Selection of eyeglass frames: Criteria of a proper spectacle frame
First and foremost, the frame must look good on you. No matter how perfectly well designed a frame is, if it does not suit you, it is obviously not for you.
However, to help you choose a frame such that it will be acceptable optically as well aesthetically the following pointers have been enumerated.
(1) If the power is high, do not choose a frame with large apertures. The thickness of the edge of the lens, especially minus lenses mounted in the spectacle aperture, depends upon the lens power and size. Too large a lens will have a thick edge and give many irritating reflections besides looking unsightly.
(2) If the power is high, especially in plus lenses, the glasses will weigh more. Choose a frame which has a comfortable broad nose support zone. A narrow nose support or one with separate nose pads can actually cause pain after some time.
(3) Do be certain that the eyes fit in the center of the frame aperture. If the eyes do not center, when the glasses are made there will be a great deal of optical distortion.
(4) The ear pieces should not dig their way in behind the ear. All good frames have the last 5 mm turning out to prevent a bite and you should be certain to check it.
(5) If a bifocal is to be made, be certain that the frame fits well and has adequate place to be in its proper position.
Your optician is usually the best guide. Most reputed opticians will take the time and effort to explain to you and see that the frame fits well. Spectacles are worn for over 14 hours a day and even minor discomfort can cause a great deal of irritation. Keep plenty of time free when choosing a frame. Try various styles for both optical and cosmetic appearance. Do not let yourself be steamrollered into buying a frame you do not like. Shop around, and if an optician does not spare time, tries to handle three customers at the same time, obviously he is not the optician for you.

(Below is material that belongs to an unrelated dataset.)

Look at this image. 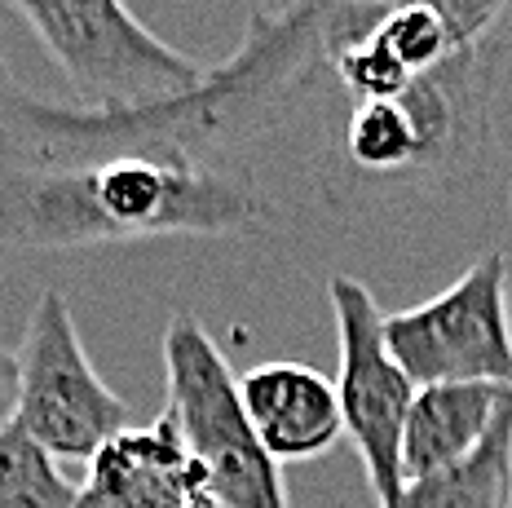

There was a time when all a person who wanted spectacles did, was to go to the corner drug store, and by trial and error, from a ready stock, decide which spectacles suited him best.
As science started advancing, the power was specified exactly but no guidance was given to a wearer on the type of frame he should choose for proper vision. The result often is a perfect prescription, coupled to precision spectacle lenses, fitted in an incorrect frame with a poor setting. The result: a disaster.
The patient then shuttles between the doctor who gave the prescription and the optician who made the lens. Both remain adamant that they are correct, leaving the patient in the lurch.
This section has been particularly written with this in mind. A patient who knows why and how a spectacle frame is fitted, is in a better position to judge his frame and get the service he desires and is entitled to. More often than not minor changes in the setting of the glass or bifocals are all that is required for comfort.